Glucose-6-phosphate (G6P) and ATP levels in WT and ap2-2 KO after extended dark phase in wild type and ap2-2 knock out plants. In parallel to transcript determinations (Figure 6) levels of ATP and G6P were quantified at 5, 10 and 24 h of extended darkness. Data are means of n = 3 experiments with 3 measurements each, ±SD.

Figure 8

Root elongation of ap2-2 knock out plants versus wild type under different treatments. (A) Root length of 2 days old ap2-2 knock out or wild type seedlings under various treatments. Seeds were germinated in 0.25% sucrose/MS medium as control. Media were supplemented with 200 mM mannitol to induce osmotic stress or 200 mM NaCl in 0.25% sucrose to establish salt stress.
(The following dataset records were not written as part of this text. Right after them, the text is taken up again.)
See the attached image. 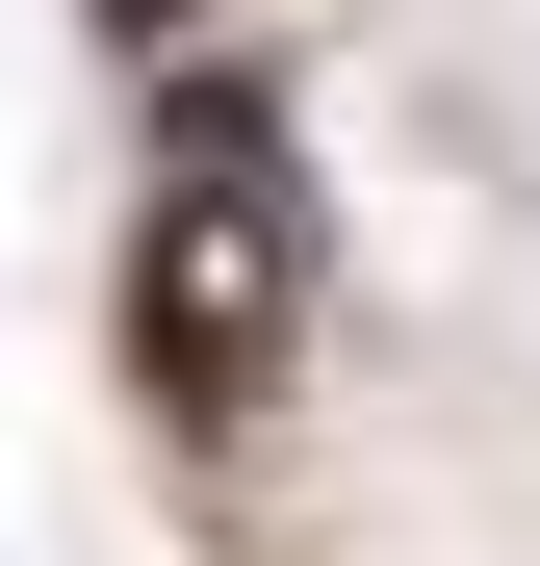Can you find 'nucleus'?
<instances>
[{
    "instance_id": "obj_1",
    "label": "nucleus",
    "mask_w": 540,
    "mask_h": 566,
    "mask_svg": "<svg viewBox=\"0 0 540 566\" xmlns=\"http://www.w3.org/2000/svg\"><path fill=\"white\" fill-rule=\"evenodd\" d=\"M284 335H309V180L232 77H180V155H155V232H129V387L180 438H232L284 387Z\"/></svg>"
}]
</instances>
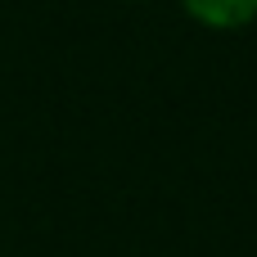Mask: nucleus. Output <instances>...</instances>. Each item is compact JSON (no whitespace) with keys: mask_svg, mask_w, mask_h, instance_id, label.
<instances>
[{"mask_svg":"<svg viewBox=\"0 0 257 257\" xmlns=\"http://www.w3.org/2000/svg\"><path fill=\"white\" fill-rule=\"evenodd\" d=\"M190 18H199L203 27L230 32V27H248L257 18V0H181Z\"/></svg>","mask_w":257,"mask_h":257,"instance_id":"1","label":"nucleus"}]
</instances>
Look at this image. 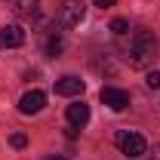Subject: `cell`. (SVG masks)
Listing matches in <instances>:
<instances>
[{
	"mask_svg": "<svg viewBox=\"0 0 160 160\" xmlns=\"http://www.w3.org/2000/svg\"><path fill=\"white\" fill-rule=\"evenodd\" d=\"M157 56V37H154V31H136L132 37H129V46H126V62H129V68H148L151 62Z\"/></svg>",
	"mask_w": 160,
	"mask_h": 160,
	"instance_id": "obj_1",
	"label": "cell"
},
{
	"mask_svg": "<svg viewBox=\"0 0 160 160\" xmlns=\"http://www.w3.org/2000/svg\"><path fill=\"white\" fill-rule=\"evenodd\" d=\"M114 145H117V148H120V151H123L129 160L142 157V154L148 151V142H145V136H142V132H132V129H120L117 136H114Z\"/></svg>",
	"mask_w": 160,
	"mask_h": 160,
	"instance_id": "obj_2",
	"label": "cell"
},
{
	"mask_svg": "<svg viewBox=\"0 0 160 160\" xmlns=\"http://www.w3.org/2000/svg\"><path fill=\"white\" fill-rule=\"evenodd\" d=\"M99 96H102V102H105L111 111H123V108L129 105V92H126V89H117V86H105Z\"/></svg>",
	"mask_w": 160,
	"mask_h": 160,
	"instance_id": "obj_3",
	"label": "cell"
},
{
	"mask_svg": "<svg viewBox=\"0 0 160 160\" xmlns=\"http://www.w3.org/2000/svg\"><path fill=\"white\" fill-rule=\"evenodd\" d=\"M83 22V3L80 0H71V3H65L59 12V25L62 28H74V25H80Z\"/></svg>",
	"mask_w": 160,
	"mask_h": 160,
	"instance_id": "obj_4",
	"label": "cell"
},
{
	"mask_svg": "<svg viewBox=\"0 0 160 160\" xmlns=\"http://www.w3.org/2000/svg\"><path fill=\"white\" fill-rule=\"evenodd\" d=\"M43 105H46V96L40 89H31L19 99V111L22 114H37V111H43Z\"/></svg>",
	"mask_w": 160,
	"mask_h": 160,
	"instance_id": "obj_5",
	"label": "cell"
},
{
	"mask_svg": "<svg viewBox=\"0 0 160 160\" xmlns=\"http://www.w3.org/2000/svg\"><path fill=\"white\" fill-rule=\"evenodd\" d=\"M25 43V31H22L19 25H6V28H0V46H6V49H16Z\"/></svg>",
	"mask_w": 160,
	"mask_h": 160,
	"instance_id": "obj_6",
	"label": "cell"
},
{
	"mask_svg": "<svg viewBox=\"0 0 160 160\" xmlns=\"http://www.w3.org/2000/svg\"><path fill=\"white\" fill-rule=\"evenodd\" d=\"M83 80L80 77H74V74H68V77H62V80H56V96H80L83 92Z\"/></svg>",
	"mask_w": 160,
	"mask_h": 160,
	"instance_id": "obj_7",
	"label": "cell"
},
{
	"mask_svg": "<svg viewBox=\"0 0 160 160\" xmlns=\"http://www.w3.org/2000/svg\"><path fill=\"white\" fill-rule=\"evenodd\" d=\"M12 12L22 19H37L40 16V0H12Z\"/></svg>",
	"mask_w": 160,
	"mask_h": 160,
	"instance_id": "obj_8",
	"label": "cell"
},
{
	"mask_svg": "<svg viewBox=\"0 0 160 160\" xmlns=\"http://www.w3.org/2000/svg\"><path fill=\"white\" fill-rule=\"evenodd\" d=\"M86 120H89V105H83V102L68 105V123L71 126H83Z\"/></svg>",
	"mask_w": 160,
	"mask_h": 160,
	"instance_id": "obj_9",
	"label": "cell"
},
{
	"mask_svg": "<svg viewBox=\"0 0 160 160\" xmlns=\"http://www.w3.org/2000/svg\"><path fill=\"white\" fill-rule=\"evenodd\" d=\"M62 49H65L62 37H49V40H46V52H49V56H59Z\"/></svg>",
	"mask_w": 160,
	"mask_h": 160,
	"instance_id": "obj_10",
	"label": "cell"
},
{
	"mask_svg": "<svg viewBox=\"0 0 160 160\" xmlns=\"http://www.w3.org/2000/svg\"><path fill=\"white\" fill-rule=\"evenodd\" d=\"M111 31H114V34H126V31H129V22L126 19H114L111 22Z\"/></svg>",
	"mask_w": 160,
	"mask_h": 160,
	"instance_id": "obj_11",
	"label": "cell"
},
{
	"mask_svg": "<svg viewBox=\"0 0 160 160\" xmlns=\"http://www.w3.org/2000/svg\"><path fill=\"white\" fill-rule=\"evenodd\" d=\"M9 145H12V148H25V145H28V136H25V132H12V136H9Z\"/></svg>",
	"mask_w": 160,
	"mask_h": 160,
	"instance_id": "obj_12",
	"label": "cell"
},
{
	"mask_svg": "<svg viewBox=\"0 0 160 160\" xmlns=\"http://www.w3.org/2000/svg\"><path fill=\"white\" fill-rule=\"evenodd\" d=\"M145 83H148V89H160V74H157V71H151V74L145 77Z\"/></svg>",
	"mask_w": 160,
	"mask_h": 160,
	"instance_id": "obj_13",
	"label": "cell"
},
{
	"mask_svg": "<svg viewBox=\"0 0 160 160\" xmlns=\"http://www.w3.org/2000/svg\"><path fill=\"white\" fill-rule=\"evenodd\" d=\"M96 6H102V9H108V6H114V0H96Z\"/></svg>",
	"mask_w": 160,
	"mask_h": 160,
	"instance_id": "obj_14",
	"label": "cell"
},
{
	"mask_svg": "<svg viewBox=\"0 0 160 160\" xmlns=\"http://www.w3.org/2000/svg\"><path fill=\"white\" fill-rule=\"evenodd\" d=\"M148 160H160V145H157V148H154V154H151V157H148Z\"/></svg>",
	"mask_w": 160,
	"mask_h": 160,
	"instance_id": "obj_15",
	"label": "cell"
},
{
	"mask_svg": "<svg viewBox=\"0 0 160 160\" xmlns=\"http://www.w3.org/2000/svg\"><path fill=\"white\" fill-rule=\"evenodd\" d=\"M46 160H65V157H59V154H52V157H46Z\"/></svg>",
	"mask_w": 160,
	"mask_h": 160,
	"instance_id": "obj_16",
	"label": "cell"
}]
</instances>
Germination without sugar supplementation was also tested. The data were obtained from 60 seedlings and are presented as means ± SE; (B) Root development in 2% sucrose-containing MS medium. The data were obtained from 40 seedlings and are presented as means ± SE; (C) Root development in 200 mM NaCl. The data were obtained from 60 seedlings and are presented as means ± SE; (D) Comparison of 2 days old seedlings of wild type and ap2-2 KO grown without sugars, 0.25% sucrose or 200 mM mannitol plus 0.25% sucrose.